What this means - Children's Hospital has equivalent or higher survival rates for these diagnoses compared to our Pediatric Hospital Information System peers (PHIS). PHIS hospitals represent other leading freestanding pediatric hospitals.
About the data - The data reflects the survival rate by diagnosis for select procedures at Children's Hospital of Wisconsin compared to PHIS peers.
Related dimensions of care:
- Through our Fetal Concerns Center of Wisconsin, we can diagnose most birth defects and other health concerns in unborn babies. This program offers counseling and coordinates medical care for mother and baby. Early detection improves survival rates and allows time to determine appropriate care after birth.
- The Froedtert & Medical College Birth Center is housed inside Children's Hospital.
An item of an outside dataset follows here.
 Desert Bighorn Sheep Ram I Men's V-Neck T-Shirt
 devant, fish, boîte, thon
This arrangement allows fragile newborns to be taken into surgery immediately after birth and also keeps the mother and baby together. Family members also enjoy the convenience of driving to one hospital location instead of two different medical centers for visitation.
- We have a highly specialized Children's Transport Team available 24 hours a day to stabilize and transport seriously sick and injured infants and children to our center. Close to 1,500 transports are provided each year.
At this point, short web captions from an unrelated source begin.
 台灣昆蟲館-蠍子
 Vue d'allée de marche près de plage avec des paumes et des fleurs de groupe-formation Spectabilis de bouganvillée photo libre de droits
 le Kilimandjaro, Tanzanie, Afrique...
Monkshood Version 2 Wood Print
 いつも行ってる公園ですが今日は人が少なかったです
- The Neonatal Intensive Care Unit is connected to the operating rooms to ensure we can transport critically ill newborns in need of surgery as quickly and as easily as possible.
- Neonates receive speech, physical and occupational therapy while in the Neonatal Intensive Care Unit to make sure they learn how to grab, hold, suck, swallow and eat - skills even the sickest babies need to develop normally.
- Children's Hospital has lactation consultants who are registered nurses and highly trained to help mothers and babies overcome feeding difficulties, even when infants have diagnoses that make breastfeeding difficult.
Children's Hospital of Wisconsin has the only Level IV Neonatal Intensive Care Unit in the state, the highest level acknowledged by the American Academy of Pediatrics, capable of caring for any newborn regardless of diagnosis.